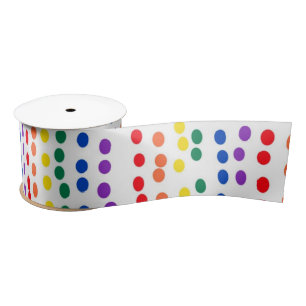 Rainbow Candy Dots auf Weiß Satinband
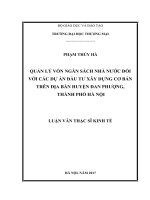 luận văn thạc sĩ   quản lý vốn ngân sách nhà nƣớc đối với các dự án đầu tƣ xây dựng cơ bản trên địa bàn huyện đan phƣợng thành phố hà nội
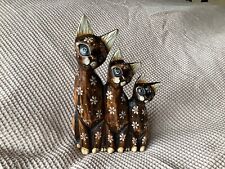 wooden cat ornament for sale  CHESTERFIELD
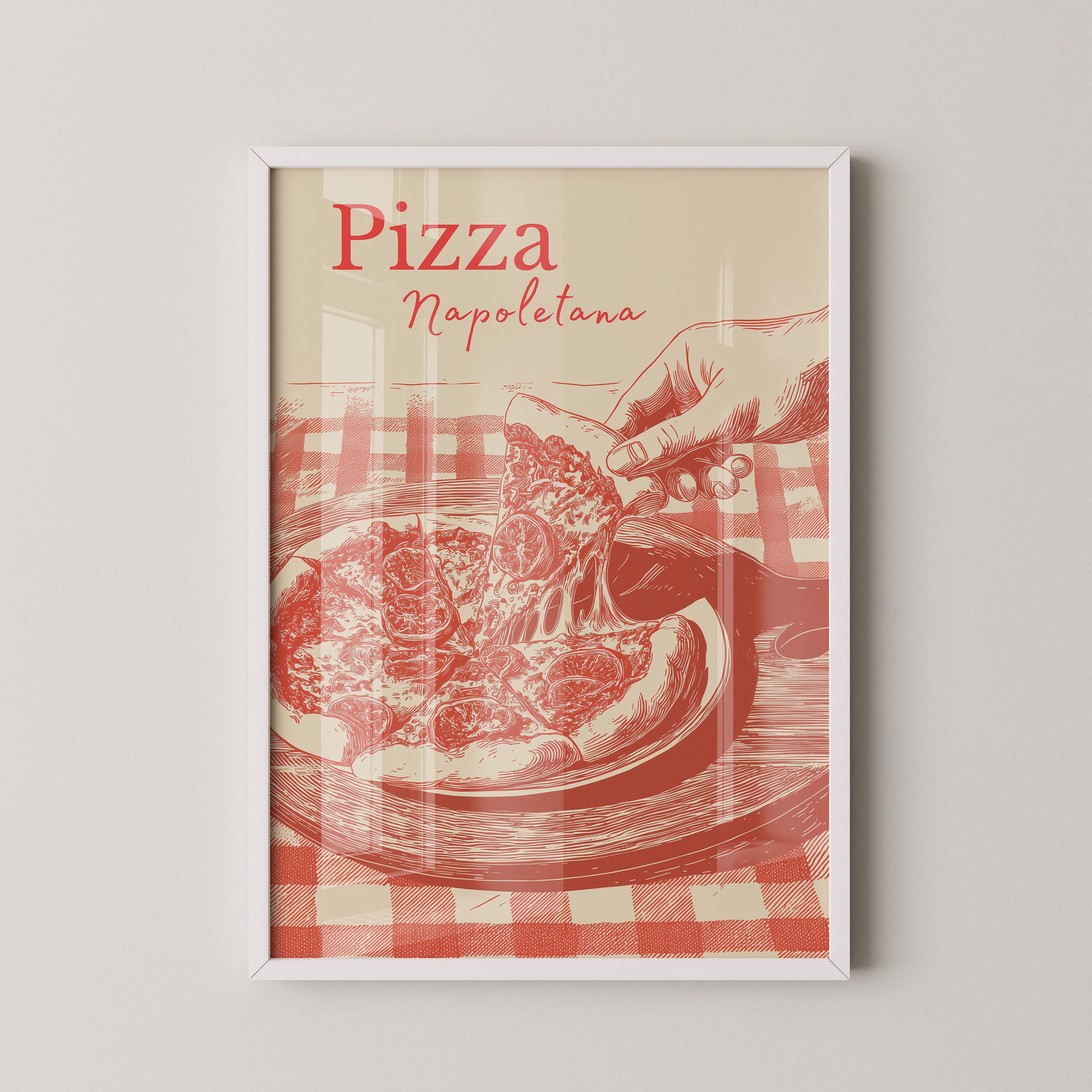 Pizza Illustration Retro-Stil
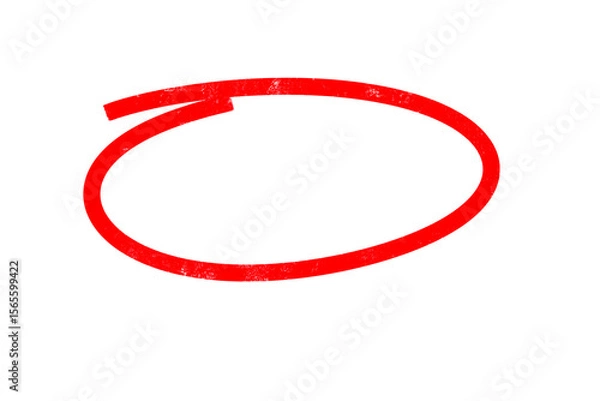 Fototapeta A red circle is drawn with a marker, isolated on transparent background
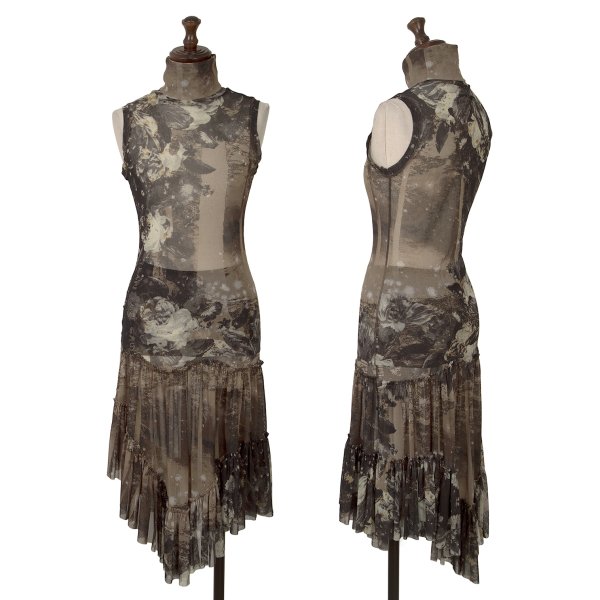【中古】 ジャンポールゴルチエ ファムJean Paul GAULTIER FEMME フローラルフォレストプリントパワーネットセットアップ 黒カーキ40【レディース】
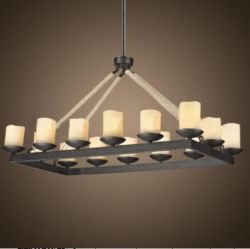 Rectangle wroght iron hanging light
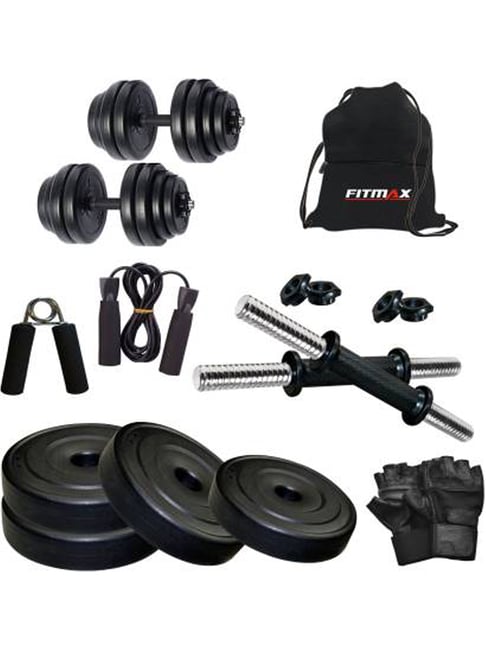 Fitmax PVC 10KG DM Combo Home Gym Kit (Black)-FITMAX-Footwear-TATA CLIQ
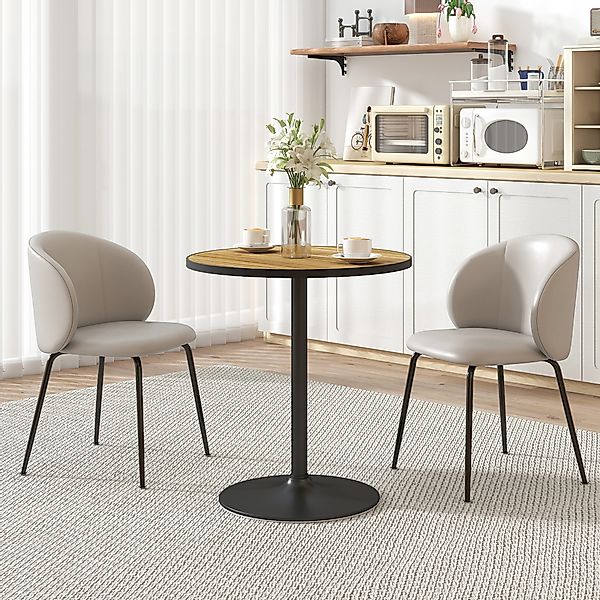 HOMCOM Esstisch, Runder Küchentisch, Moderner Esszimmertisch mit Holzoptikp günstig online kaufen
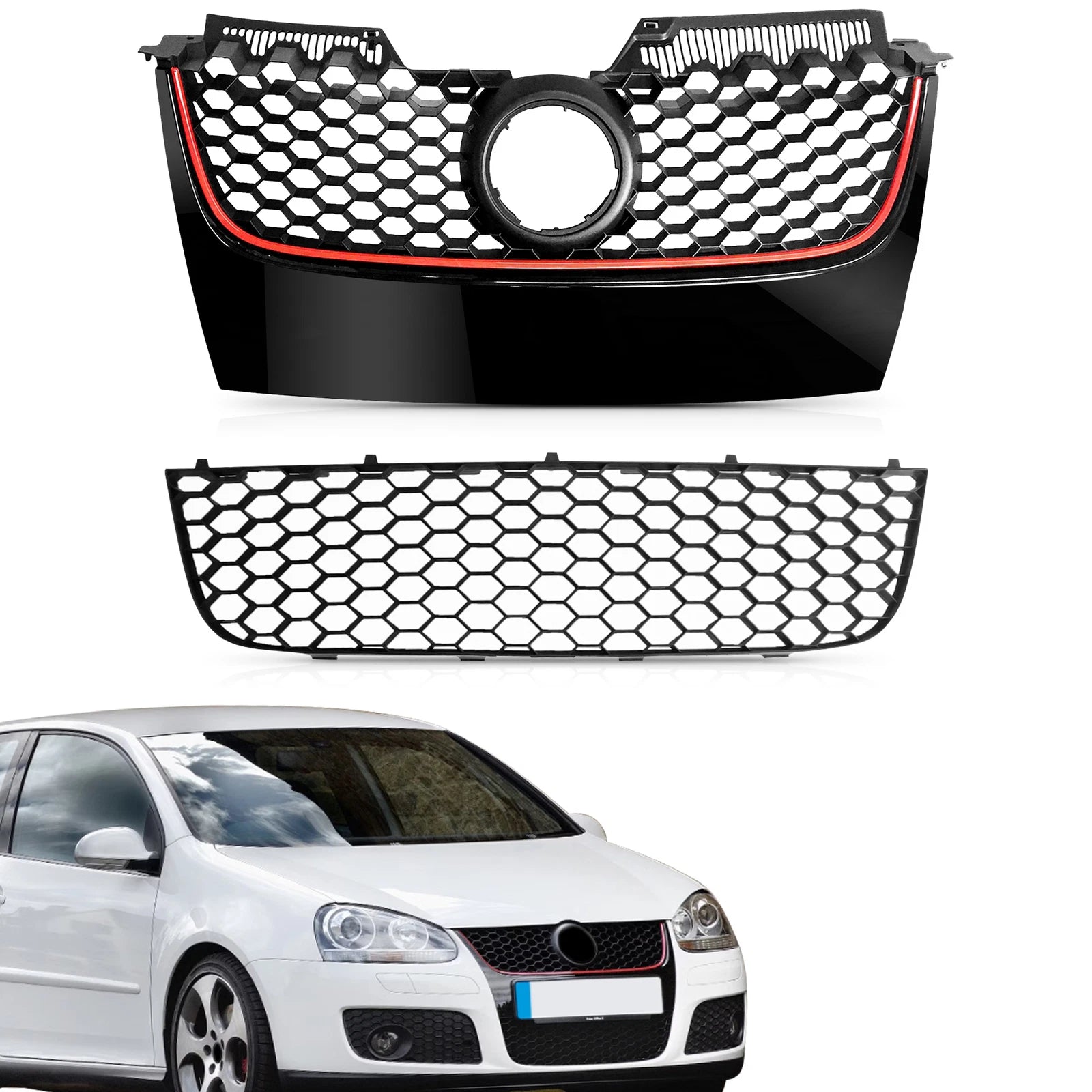 Black Hex Mesh Grille with Red Trim for VW Mk5 Jetta GTI (2006–2009)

========================

» Exercise requirements: Since pictures are not part of the copy, set down only the remaining data exactly.

» Exercise response:
 Rainbow Candy Dots auf Weiß Satinband
 luận văn thạc sĩ   quản lý vốn ngân sách nhà nƣớc đối với các dự án đầu tƣ xây dựng cơ bản trên địa bàn huyện đan phƣợng thành phố hà nội
 wooden cat ornament for sale  CHESTERFIELD
 Pizza Illustration Retro-Stil
 Fototapeta A red circle is drawn with a marker, isolated on transparent background
【中古】 ジャンポールゴルチエ ファムJean Paul GAULTIER FEMME フローラルフォレストプリントパワーネットセットアップ 黒カーキ40【レディース】
 Rectangle wroght iron hanging light
 Fitmax PVC 10KG DM Combo Home Gym Kit (Black)-FITMAX-Footwear-TATA CLIQ
 HOMCOM Esstisch, Runder Küchentisch, Moderner Esszimmertisch mit Holzoptikp günstig online kaufen
 Black Hex Mesh Grille with Red Trim for VW Mk5 Jetta GTI (2006–2009)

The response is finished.